> _TEXT BLOCK_:

┌──

Thirty healthy adults volunteered for an fMRI study. A self report questionnaire was used to screen participants for known psychiatric and neurological conditions and medications that could affect their performance. For all participants, English was the first language and vision was normal or corrected to normal. Informed consent was obtained prior to the experiment and all participants received compensation. Data from six participants were excluded due to technical problems with the images.

Of the remaining 24 participants (13 females and 11 males), the mean age was 24.0 years (standard deviation [SD] = 3.6, range = 19.4–33.9) and the mean level of education was 17.3 years (SD = 2.0, range = 13–22.5). The Edinburgh Handedness Inventory [47] indicated 23 participants were right handed and one was mixed handed (laterality quotient mean = 85.0, SD = 16.4, range = 28.6–100). All participants completed an exit questionnaire and were debriefed after the experiment. The study had ethics board approval.

Experimental Design and Task

The experiment was designed to manipulate IT. Stimuli were presented to either the right visual field (RVF) or left visual field (LVF). Word and face stimuli were used to elicit lateralized processing in the left and right hemispheres, respectively. Participants were asked to respond with the right or left hand. As a result, four IT conditions were examined:

  1. 1)

    low IT (e.g., LVF faces and left hand response);

  2. 2)

    visual IT (e.g., RVF faces and left hand response);

  3. 3)

    motor IT (e.g., LVF faces and right hand response); and

  4. 4)

    high IT (e.g., RVF faces and right hand response).

└──

> _COLLECTED MATERIAL_:
┌──

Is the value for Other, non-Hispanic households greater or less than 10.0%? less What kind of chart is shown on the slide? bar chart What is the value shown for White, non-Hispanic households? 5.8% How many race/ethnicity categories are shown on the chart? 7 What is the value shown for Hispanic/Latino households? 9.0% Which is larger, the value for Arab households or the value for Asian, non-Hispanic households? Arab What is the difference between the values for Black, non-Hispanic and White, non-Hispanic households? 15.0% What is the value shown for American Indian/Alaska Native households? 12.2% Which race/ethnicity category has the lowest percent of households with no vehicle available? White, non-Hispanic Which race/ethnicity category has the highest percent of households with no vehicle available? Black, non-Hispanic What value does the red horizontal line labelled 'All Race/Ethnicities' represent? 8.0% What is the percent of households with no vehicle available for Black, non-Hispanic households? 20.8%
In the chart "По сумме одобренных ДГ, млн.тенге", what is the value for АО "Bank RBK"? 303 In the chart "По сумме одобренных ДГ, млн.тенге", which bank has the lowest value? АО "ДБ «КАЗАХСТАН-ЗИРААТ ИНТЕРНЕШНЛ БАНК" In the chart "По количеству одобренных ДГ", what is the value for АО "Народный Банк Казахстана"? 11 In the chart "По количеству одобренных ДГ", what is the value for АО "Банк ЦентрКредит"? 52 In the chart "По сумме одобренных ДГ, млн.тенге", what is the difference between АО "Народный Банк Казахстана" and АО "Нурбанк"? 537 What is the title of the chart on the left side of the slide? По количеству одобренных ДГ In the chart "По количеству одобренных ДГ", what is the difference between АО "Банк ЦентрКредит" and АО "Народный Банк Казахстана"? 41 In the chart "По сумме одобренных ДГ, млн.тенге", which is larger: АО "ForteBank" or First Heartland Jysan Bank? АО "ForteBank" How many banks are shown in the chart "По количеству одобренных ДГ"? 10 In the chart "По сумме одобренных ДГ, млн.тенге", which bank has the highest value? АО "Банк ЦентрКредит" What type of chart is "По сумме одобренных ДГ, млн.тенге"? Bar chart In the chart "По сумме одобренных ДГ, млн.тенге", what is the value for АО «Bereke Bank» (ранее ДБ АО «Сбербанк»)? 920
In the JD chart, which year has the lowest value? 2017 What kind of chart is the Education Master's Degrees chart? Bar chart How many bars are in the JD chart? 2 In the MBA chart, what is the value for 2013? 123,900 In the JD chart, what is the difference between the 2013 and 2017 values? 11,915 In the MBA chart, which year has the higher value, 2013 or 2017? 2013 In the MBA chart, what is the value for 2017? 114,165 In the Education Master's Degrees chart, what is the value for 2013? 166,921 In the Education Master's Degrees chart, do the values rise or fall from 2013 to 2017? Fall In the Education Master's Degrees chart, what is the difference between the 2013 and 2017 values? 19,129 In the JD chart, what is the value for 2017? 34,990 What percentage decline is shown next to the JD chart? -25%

└──

> _PROMPT 1_:
Answer these questions using the fMRI study text.
(a) How many participants' data were excluded, and for what reason?
(b) How many of the remaining participants were right handed?
(c) Which stimuli were used to elicit lateralized processing in the right hemisphere?
> _PROMPT 2_: Reproduce the passage of the fMRI study text word for word, starting at "Of the remaining" and ending at "ethics board approval.".

> _TASK RESULT 1_:
(a) Data from six participants were excluded because of technical problems with the images.
(b) 23 participants were right handed.
(c) Face stimuli were used for the right hemisphere.

> _TASK RESULT 2_:
Of the remaining 24 participants (13 females and 11 males), the mean age was 24.0 years (standard deviation [SD] = 3.6, range = 19.4–33.9) and the mean level of education was 17.3 years (SD = 2.0, range = 13–22.5). The Edinburgh Handedness Inventory [47] indicated 23 participants were right handed and one was mixed handed (laterality quotient mean = 85.0, SD = 16.4, range = 28.6–100). All participants completed an exit questionnaire and were debriefed after the experiment. The study had ethics board approval.